[Extract — start]

Focusing is the practical methodology Gendlin derived from his research into what successful therapy clients did naturally. Where the felt sense is the phenomenon, Focusing is the discipline of attending to it — a teachable skill that unfolds through six overlapping movements. First comes clearing a space: acknowledging and setting aside the concerns that crowd attention. Second is the felt sense itself — allowing a bodily awareness of a specific situation to form. Third is getting a handle: a word or image that seems to match the quality. Fourth is resonating: checking the handle against the felt sense. Fifth is asking: directing a question to the felt sense itself. Sixth is receiving: welcoming whatever comes without judgment. The research confirmed across multiple decades that the capacity was not a gift but a skill — most people had it, few people used it, because the culture had taught them to override it.
Focusing was observed rather than invented. Gendlin watched what distinguished therapy clients who changed from those who merely talked about change — the pauses, the groping for words, the willingness to stay with vagueness — and then asked whether this quality could be taught. The answer was yes. People who were trained in Focusing showed the same patterns of inward attending and the same outcomes. The felt sense turned out to be democratic: it lived in everyone, waiting for attention.
The six movements are not steps to be followed mechanically. Gendlin was emphatic about this, because rigid application destroys the quality of attention the practice requires. The movements overlap, recur, sometimes arrive out of order. The practice is closer to a conversation than a protocol — a dialogue between language and the body, each informing the other. The handle is tentative, offered the way one might offer a word to a friend struggling to express something. The resonating is a back-and-forth, each side adjusting. The asking is addressed to the body, not the mind, because the mind has theories while the felt sense has knowledge.
Applied to human-AI collaboration, the Focusing structure illuminates what happens when builders work well with tools like Claude. The clearing is the act of describing the problem — acknowledging that cognitive analysis has reached its limit. The felt sense forms in response to the description. Claude offers a handle — a candidate articulation from its vast pattern-space. The builder resonates — checks the handle against what the body holds. The felt shift, when it arrives, signals that the carrying-forward has occurred. This is not metaphor. It is the precise structure of productive AI-augmented creative work, and builders who know they are doing it can do it better than builders who do not.

[Extract — finish]
[Given information — start]

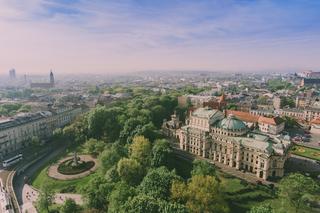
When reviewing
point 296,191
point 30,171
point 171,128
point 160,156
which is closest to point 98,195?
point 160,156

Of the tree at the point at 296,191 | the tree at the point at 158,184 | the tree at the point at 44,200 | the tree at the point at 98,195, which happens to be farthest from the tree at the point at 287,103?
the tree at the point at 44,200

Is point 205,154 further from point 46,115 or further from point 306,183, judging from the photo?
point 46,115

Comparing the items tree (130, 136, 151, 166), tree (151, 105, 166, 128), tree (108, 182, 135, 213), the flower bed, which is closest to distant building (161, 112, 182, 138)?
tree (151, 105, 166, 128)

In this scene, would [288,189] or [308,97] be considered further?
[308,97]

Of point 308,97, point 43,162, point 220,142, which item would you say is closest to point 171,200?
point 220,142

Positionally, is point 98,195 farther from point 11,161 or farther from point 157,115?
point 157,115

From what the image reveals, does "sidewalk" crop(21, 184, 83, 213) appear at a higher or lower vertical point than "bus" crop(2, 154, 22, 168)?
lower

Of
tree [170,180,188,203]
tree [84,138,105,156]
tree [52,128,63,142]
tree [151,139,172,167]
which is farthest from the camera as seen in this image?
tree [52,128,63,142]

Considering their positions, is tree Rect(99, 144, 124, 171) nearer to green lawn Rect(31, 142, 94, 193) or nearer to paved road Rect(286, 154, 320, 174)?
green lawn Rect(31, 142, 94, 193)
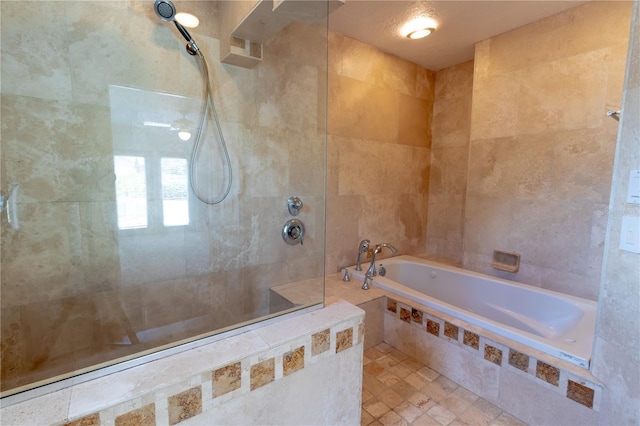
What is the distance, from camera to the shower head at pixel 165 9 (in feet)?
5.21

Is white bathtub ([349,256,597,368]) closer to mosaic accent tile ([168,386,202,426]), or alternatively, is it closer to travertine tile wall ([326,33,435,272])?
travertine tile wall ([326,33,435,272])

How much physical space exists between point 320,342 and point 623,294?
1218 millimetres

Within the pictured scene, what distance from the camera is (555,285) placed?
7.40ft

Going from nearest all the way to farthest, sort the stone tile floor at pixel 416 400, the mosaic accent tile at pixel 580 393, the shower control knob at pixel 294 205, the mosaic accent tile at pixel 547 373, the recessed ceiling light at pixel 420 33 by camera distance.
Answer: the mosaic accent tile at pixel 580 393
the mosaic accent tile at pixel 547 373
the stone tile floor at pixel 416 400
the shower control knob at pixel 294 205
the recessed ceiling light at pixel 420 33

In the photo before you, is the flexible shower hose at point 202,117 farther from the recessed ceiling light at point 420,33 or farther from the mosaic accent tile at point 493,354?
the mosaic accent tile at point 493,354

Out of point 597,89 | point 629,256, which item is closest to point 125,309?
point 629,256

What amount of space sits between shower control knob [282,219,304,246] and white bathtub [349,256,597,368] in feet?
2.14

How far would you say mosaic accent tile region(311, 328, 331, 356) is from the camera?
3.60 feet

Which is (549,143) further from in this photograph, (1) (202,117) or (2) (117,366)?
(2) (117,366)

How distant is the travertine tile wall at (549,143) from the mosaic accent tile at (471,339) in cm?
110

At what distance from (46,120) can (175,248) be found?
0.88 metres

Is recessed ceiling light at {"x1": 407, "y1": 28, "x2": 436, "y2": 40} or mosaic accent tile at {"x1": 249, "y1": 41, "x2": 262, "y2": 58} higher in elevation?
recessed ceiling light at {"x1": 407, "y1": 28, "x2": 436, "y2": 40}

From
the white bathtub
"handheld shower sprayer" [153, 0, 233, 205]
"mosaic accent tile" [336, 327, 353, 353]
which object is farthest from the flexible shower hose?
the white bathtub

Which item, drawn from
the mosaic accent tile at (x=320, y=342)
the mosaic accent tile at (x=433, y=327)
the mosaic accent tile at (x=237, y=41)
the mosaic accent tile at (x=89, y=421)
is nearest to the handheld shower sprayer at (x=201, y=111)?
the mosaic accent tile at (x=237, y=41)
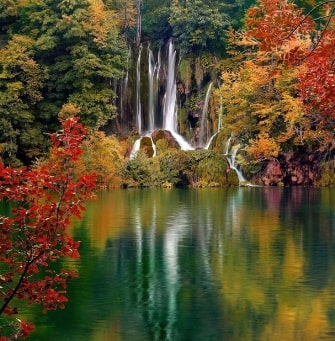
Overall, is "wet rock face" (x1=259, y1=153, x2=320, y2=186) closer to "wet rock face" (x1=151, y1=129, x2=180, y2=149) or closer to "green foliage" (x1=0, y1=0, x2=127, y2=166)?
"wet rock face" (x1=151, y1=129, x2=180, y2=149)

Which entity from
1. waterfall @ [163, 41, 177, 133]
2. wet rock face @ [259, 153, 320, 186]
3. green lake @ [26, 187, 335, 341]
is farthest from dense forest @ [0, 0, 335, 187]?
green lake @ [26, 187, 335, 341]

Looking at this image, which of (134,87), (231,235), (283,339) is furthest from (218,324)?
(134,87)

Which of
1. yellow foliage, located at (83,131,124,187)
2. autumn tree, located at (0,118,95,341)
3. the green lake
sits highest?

[Given information — finish]

• Task requirements:
a - According to the text on Focusing, what is the third of the six movements?
b - Carry on the text on Focusing from the point where it stops.
The records aren't needed for either task.

• Responses per task:
a - The third movement is getting a handle, which is a word or image that seems to match the quality of the felt sense.

b -
The critical vulnerability is that each movement requires time. The clearing cannot be rushed. The felt sense forms at its own pace. The resonating demands patient back-and-forth that is antithetical to the speed of digital interaction. When the machine provides immediate, fluent, confident articulation, the temptation is to skip movements two through five — to move directly from cleared space to handle without letting the felt sense form, to accept without resonating, to receive without asking whether the body truly confirms. The result is production that looks creative from outside but has been hollowed from within. Gendlin's entire project was the cultivation of a discipline against the seduction of the first plausible articulation.
Focusing was formalized through Gendlin's research at the University of Chicago from the late 1950s through the 1970s, building on empirical work with Carl Rogers and colleagues. The 1978 book Focusing made the methodology accessible to general readers and became a foundational text for somatic psychology, creative writing pedagogy, and eventually mindfulness practice.
The International Focusing Institute, which Gendlin founded, continues to train teachers and practitioners worldwide. The method has been adapted for therapy, creative work, philosophical inquiry, and spiritual practice, with empirical literature validating its effectiveness across multiple domains of application.
Observed, not invented. The six movements describe what successful therapy clients did naturally; Gendlin's contribution was making the process teachable.
Skill, not gift. Most people possess the capacity and do not use it; training can recover what culture has taught us to override.
Recursive, not linear. The movements overlap and recur; rigid application destroys the quality of attention the practice requires.
Friendly attention. The felt sense is sensitive to judgment and retreats from agenda; it requires a welcoming, non-demanding quality of attending.
Anti-seduction discipline. The practice's core is the willingness not to accept the first plausible articulation — the body's insistence that more remains implicit.
Focusing has been critiqued both from psychoanalytic perspectives (which see its avoidance of interpretation as superficial) and from cognitive-behavioral traditions (which see its tolerance for vagueness as unproductive). Gendlin's response was that both critiques misunderstand the phenomenon: interpretation often bypasses the felt sense in favor of theoretical schemes, while efficiency-focused protocols eliminate the slow attending that allows implicit complexity to develop. The deeper contemporary challenge is whether the practice can survive in attention environments shaped by AI — whether the slow discipline of staying with vagueness can compete with the speed of machine-generated articulation.